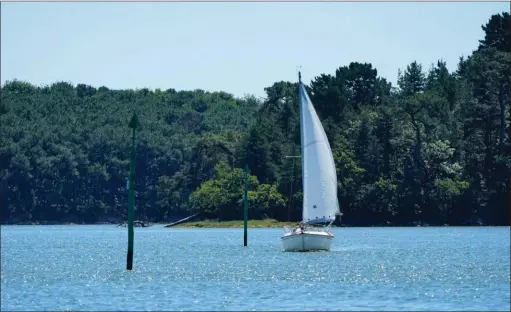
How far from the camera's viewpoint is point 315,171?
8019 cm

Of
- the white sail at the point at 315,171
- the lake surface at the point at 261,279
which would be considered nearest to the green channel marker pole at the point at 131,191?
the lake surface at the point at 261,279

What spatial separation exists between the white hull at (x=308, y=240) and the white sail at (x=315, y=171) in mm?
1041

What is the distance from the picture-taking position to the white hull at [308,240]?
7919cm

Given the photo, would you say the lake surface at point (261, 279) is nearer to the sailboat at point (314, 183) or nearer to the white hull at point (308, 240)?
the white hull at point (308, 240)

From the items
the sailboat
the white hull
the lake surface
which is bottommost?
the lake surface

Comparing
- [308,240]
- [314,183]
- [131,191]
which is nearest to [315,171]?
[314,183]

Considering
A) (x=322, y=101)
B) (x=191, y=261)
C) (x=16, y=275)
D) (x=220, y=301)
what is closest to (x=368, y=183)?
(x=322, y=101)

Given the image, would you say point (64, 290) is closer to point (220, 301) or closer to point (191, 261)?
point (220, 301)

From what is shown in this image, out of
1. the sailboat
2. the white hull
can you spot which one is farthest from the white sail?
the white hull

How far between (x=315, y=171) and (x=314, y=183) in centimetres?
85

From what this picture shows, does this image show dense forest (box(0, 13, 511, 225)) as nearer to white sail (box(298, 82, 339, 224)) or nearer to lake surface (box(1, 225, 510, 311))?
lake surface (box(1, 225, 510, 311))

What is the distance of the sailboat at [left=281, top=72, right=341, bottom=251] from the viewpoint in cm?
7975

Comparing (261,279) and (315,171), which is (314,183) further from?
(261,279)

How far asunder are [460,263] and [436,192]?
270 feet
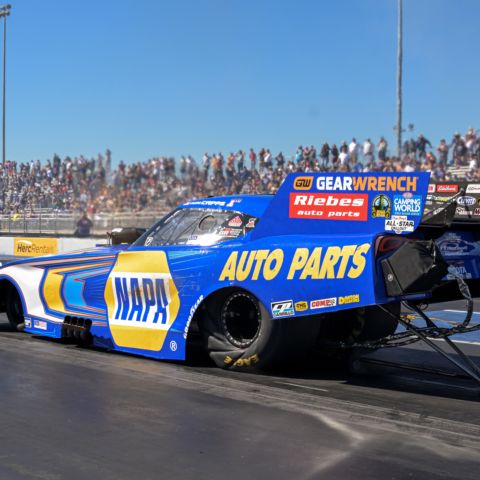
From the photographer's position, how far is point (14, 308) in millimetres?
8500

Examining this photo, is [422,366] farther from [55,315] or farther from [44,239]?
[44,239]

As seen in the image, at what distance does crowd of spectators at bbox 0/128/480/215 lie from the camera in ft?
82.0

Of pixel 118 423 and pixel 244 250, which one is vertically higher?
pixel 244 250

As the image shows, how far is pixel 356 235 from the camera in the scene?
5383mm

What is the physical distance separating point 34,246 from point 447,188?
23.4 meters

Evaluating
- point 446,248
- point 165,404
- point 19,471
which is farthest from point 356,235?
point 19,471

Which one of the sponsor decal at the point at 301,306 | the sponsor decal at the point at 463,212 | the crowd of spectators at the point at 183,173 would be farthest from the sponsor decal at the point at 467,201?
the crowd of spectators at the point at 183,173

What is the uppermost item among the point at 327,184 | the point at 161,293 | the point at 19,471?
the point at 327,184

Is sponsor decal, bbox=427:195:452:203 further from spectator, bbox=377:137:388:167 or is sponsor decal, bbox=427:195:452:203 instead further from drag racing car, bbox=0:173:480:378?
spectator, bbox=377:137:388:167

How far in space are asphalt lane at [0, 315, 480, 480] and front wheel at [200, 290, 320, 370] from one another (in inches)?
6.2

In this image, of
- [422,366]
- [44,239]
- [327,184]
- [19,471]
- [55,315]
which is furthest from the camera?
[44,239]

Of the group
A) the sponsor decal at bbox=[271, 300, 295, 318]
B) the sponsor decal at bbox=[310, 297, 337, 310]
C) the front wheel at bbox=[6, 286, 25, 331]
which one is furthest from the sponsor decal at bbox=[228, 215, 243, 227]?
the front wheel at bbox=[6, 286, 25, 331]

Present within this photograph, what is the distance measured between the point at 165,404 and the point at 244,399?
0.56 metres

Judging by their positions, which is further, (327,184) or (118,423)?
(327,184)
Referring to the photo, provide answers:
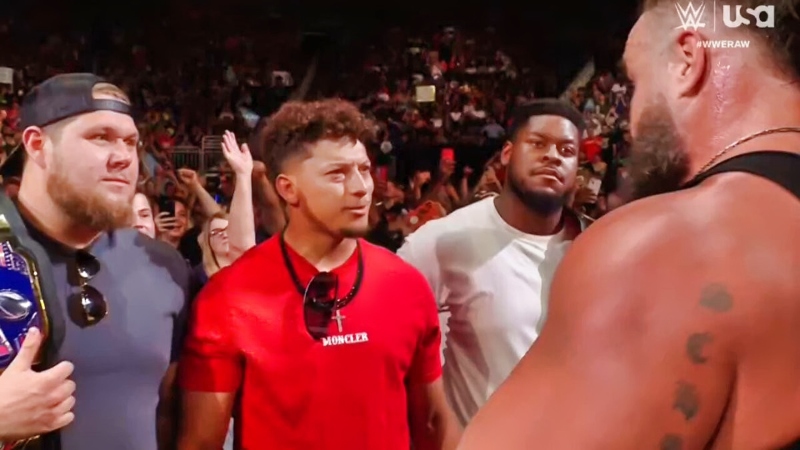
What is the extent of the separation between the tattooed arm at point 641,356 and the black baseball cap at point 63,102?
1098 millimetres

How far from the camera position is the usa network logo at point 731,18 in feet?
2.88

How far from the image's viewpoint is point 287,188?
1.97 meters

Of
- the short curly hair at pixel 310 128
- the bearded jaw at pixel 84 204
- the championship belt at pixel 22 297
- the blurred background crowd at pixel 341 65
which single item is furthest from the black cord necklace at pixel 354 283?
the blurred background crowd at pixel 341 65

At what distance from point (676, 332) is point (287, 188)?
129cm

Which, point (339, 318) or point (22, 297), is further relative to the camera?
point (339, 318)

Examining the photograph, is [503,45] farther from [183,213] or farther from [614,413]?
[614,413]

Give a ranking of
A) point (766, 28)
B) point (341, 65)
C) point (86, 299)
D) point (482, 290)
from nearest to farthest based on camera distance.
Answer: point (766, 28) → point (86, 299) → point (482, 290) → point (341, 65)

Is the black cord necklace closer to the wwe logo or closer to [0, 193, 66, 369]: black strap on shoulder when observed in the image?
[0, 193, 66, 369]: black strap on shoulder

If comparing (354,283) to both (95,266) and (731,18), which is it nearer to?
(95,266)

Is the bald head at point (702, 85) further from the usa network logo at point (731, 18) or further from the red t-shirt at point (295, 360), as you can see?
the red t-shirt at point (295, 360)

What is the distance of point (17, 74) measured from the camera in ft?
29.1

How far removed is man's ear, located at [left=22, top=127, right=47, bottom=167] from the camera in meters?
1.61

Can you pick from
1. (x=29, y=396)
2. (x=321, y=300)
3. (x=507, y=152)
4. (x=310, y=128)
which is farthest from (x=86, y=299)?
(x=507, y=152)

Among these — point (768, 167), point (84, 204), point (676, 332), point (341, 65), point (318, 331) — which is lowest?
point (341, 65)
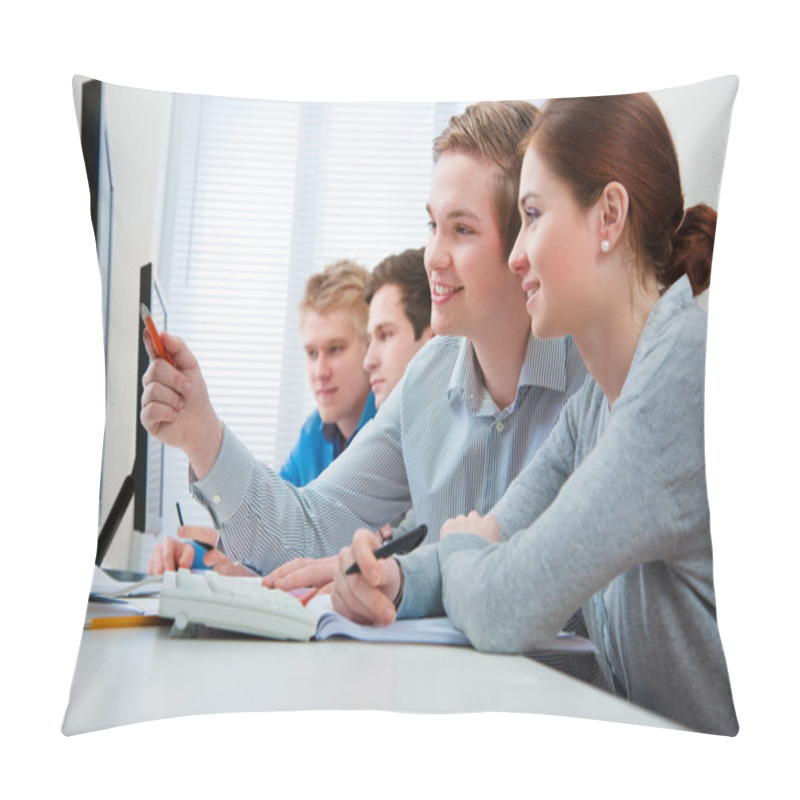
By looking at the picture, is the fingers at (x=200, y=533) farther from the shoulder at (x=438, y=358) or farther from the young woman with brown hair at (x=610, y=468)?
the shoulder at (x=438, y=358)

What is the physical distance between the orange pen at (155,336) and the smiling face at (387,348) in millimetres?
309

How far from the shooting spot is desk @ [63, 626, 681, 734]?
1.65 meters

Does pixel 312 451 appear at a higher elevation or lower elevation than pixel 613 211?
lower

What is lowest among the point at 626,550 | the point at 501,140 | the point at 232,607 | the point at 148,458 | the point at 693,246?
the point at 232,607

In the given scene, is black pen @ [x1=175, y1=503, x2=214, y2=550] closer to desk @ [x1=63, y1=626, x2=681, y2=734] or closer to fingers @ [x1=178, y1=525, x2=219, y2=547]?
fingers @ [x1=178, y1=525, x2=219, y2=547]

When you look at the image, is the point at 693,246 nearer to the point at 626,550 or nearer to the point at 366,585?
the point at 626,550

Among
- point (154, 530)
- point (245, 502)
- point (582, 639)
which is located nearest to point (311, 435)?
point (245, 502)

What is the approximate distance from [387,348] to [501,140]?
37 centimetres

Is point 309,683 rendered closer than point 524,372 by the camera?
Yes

──────────

Exercise task:
Show each line from the rows above that contains the string "shows". Case counts.

Result below:
From what this picture shows, does this image show dense forest (box(0, 13, 511, 225)) as nearer to white sail (box(298, 82, 339, 224)) or nearer to lake surface (box(1, 225, 510, 311))?
As the image shows, how far is pixel 356 235 from the camera in the scene?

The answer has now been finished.